**Aufgabenstellung**.
Schreibe die Urteilsbegründung zur Unfallrente des Klägers im Lesetext im selben Stil weiter. Beginne direkt nach ihrem letzten Satz.

**Lesetext**.
------------------------------------------------
Tenor

Die Revision des Klägers gegen das Urteil des Landessozialgerichts für das Saarland vom 9. Juli 1969 wird zurückgewiesen.

Außergerichtliche Kosten sind nicht zu erstatten.

 

Gründe

I

Der Kläger erhielt wegen der Folgen eines am 9. März 1963 erlittenen Arbeitsunfalls eine Dauerrente in Höhe von zuletzt 20 v.H. der Vollrente, die durch den Rentenbescheid vom 23. Dezember 1964 festgestellt wurde. Diese Leistung entzog die Beklagte durch Bescheid vom 24. November 1967 mit Ablauf des Jahres 1967, weil die Erwerbsfähigkeit des Klägers nur noch um 10 v.H. gemindert sei. Vor dem Sozialgericht (SG) hat der Kläger beantragt, diese Rente über den 31. Dezember 1967 hinaus zu gewähren, weil eine wesentliche Besserung nicht eingetreten sei. Während des Klageverfahrens erlitt der Kläger am 27. Februar 1968 einen weiteren Arbeitsunfall, den die Beklagte durch Bescheid vom 11. September 1968 für die Zeit vom 4. April bis 31. Juli 1968 mit einer Rente in Höhe von 10 v.H. der Vollrente entschädigte. Diesen Bescheid hat der Kläger nicht angefochten.
------------------------------------------------
**Auflistung**.
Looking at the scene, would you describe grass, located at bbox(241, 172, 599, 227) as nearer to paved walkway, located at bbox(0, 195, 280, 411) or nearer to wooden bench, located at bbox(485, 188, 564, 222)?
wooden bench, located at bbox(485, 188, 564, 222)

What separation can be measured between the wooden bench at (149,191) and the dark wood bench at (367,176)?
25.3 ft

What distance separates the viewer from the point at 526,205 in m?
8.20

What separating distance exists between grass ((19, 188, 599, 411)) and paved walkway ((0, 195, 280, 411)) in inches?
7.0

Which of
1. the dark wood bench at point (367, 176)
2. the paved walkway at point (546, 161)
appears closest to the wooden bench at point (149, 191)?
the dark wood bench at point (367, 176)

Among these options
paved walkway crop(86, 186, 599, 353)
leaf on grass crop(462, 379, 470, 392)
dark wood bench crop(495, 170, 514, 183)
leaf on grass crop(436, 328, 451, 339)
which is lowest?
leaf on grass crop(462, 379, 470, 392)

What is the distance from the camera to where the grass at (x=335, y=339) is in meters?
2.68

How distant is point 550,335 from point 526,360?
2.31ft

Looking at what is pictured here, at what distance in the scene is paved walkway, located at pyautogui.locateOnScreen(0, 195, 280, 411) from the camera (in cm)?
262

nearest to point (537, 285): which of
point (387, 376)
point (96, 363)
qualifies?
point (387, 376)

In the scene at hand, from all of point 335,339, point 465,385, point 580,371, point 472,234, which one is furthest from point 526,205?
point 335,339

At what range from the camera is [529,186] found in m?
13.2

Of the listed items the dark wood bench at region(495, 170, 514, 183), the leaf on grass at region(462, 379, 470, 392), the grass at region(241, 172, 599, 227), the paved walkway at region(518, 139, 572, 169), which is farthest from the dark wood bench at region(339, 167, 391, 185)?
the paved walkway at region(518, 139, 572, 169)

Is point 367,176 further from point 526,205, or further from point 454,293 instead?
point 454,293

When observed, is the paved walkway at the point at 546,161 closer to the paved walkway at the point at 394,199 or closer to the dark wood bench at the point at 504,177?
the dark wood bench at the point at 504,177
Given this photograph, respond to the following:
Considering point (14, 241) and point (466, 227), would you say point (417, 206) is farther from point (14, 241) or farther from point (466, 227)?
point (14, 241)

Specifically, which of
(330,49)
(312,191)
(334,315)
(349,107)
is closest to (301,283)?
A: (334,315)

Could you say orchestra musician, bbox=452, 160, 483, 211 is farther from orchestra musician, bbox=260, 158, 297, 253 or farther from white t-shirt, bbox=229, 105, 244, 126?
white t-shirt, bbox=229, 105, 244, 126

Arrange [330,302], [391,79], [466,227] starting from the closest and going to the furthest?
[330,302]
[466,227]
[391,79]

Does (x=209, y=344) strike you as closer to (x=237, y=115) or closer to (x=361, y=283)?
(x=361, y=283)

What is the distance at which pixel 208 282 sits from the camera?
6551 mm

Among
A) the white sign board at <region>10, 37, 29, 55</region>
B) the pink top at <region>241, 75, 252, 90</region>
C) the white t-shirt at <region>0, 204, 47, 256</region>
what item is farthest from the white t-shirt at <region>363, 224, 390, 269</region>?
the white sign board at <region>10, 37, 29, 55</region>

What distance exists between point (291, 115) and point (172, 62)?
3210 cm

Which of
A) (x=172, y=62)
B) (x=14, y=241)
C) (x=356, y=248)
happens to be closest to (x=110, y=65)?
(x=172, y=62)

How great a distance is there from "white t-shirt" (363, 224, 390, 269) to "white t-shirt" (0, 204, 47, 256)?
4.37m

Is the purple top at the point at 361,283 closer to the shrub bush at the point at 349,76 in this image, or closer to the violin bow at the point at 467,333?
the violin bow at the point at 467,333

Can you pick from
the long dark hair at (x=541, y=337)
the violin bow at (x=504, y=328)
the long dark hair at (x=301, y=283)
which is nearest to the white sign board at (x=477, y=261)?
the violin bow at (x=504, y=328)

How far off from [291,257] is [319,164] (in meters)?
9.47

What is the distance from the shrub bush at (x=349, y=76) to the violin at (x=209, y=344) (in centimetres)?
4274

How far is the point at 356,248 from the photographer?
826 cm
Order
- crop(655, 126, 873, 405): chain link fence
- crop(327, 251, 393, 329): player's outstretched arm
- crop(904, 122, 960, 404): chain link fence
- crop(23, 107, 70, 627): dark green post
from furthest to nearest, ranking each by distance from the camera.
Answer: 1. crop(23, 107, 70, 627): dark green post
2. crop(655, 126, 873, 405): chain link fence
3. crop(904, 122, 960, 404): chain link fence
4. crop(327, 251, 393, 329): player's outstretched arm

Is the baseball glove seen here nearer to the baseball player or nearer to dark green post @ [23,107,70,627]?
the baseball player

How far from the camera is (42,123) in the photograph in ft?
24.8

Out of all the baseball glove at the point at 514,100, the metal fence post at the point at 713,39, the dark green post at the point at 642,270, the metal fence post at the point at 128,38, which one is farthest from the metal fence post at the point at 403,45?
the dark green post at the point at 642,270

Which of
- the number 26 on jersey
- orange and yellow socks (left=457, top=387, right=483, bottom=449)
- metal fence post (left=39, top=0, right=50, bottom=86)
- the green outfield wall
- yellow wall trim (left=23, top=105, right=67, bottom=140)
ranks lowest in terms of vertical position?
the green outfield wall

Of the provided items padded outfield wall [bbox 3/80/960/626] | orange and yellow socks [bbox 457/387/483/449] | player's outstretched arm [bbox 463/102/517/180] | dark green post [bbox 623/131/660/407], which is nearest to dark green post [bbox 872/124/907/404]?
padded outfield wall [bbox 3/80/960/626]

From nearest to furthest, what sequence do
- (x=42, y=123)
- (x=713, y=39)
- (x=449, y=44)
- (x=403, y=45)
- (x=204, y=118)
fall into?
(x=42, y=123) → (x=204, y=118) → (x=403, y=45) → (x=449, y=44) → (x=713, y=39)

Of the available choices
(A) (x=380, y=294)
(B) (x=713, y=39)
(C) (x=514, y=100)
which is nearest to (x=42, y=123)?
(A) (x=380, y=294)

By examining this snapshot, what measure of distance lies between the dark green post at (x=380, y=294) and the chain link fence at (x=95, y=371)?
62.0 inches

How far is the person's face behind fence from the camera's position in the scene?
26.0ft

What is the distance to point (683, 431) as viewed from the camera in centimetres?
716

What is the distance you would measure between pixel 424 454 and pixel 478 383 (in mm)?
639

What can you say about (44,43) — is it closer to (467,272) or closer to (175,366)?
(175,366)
------------------------------------------------
**Endergebnis**.
Mit einem weiteren Bescheid vom 11. September 1968 gewährte die Beklagte dem Kläger für die Zeit vom 4. April bis zum 31. Juli 1968 (Beginn und Ende der Stützrente aus dem zweiten Unfall) eine Teilrente in Höhe von 10 % wegen der Folgen des ersten Unfalls. Diesen letzteren Bescheid hat das SG als gemäß § 96 des Sozialgerichtsgesetzes (SGG) angefochten angesehen.

Das SG hat die Beklagte verurteilt, die Teilrente aus dem ersten Unfall über den 31. Juli 1968 hinaus bis zum 3. April 1969 zu gewähren. Es hat dazu ausgeführt, die Erwerbsunfähigkeit des Klägers sei zwar über den 31. Dezember 1967 hinaus nur noch um 10 v.H. gemindert, so daß ihm nach § 581 Abs. 1 der Reichsversicherungsordnung (RVO) ein Rentenanspruch an sich nicht mehr zustehe. Da die Beklagte ihm aber wegen der Gewährung der Rente wegen des zweiten Unfalls auf Grund des § 581 Abs. 3 RVO auch für den ersten Unfall eine Dauerrente für die Zeit vom 4. April 1960 bis zum 31. Juli 1968 gewährt habe, bestehe nach § 622 Abs. 2 RVO Anspruch auf Gewährung dieser Rente für mindestens ein Jahr; denn die gestützte Rente entfalle nicht mit der stützenden Rente, sondern könne erst mit Ablauf des für sie maßgebenden Schutzjahres geändert werden.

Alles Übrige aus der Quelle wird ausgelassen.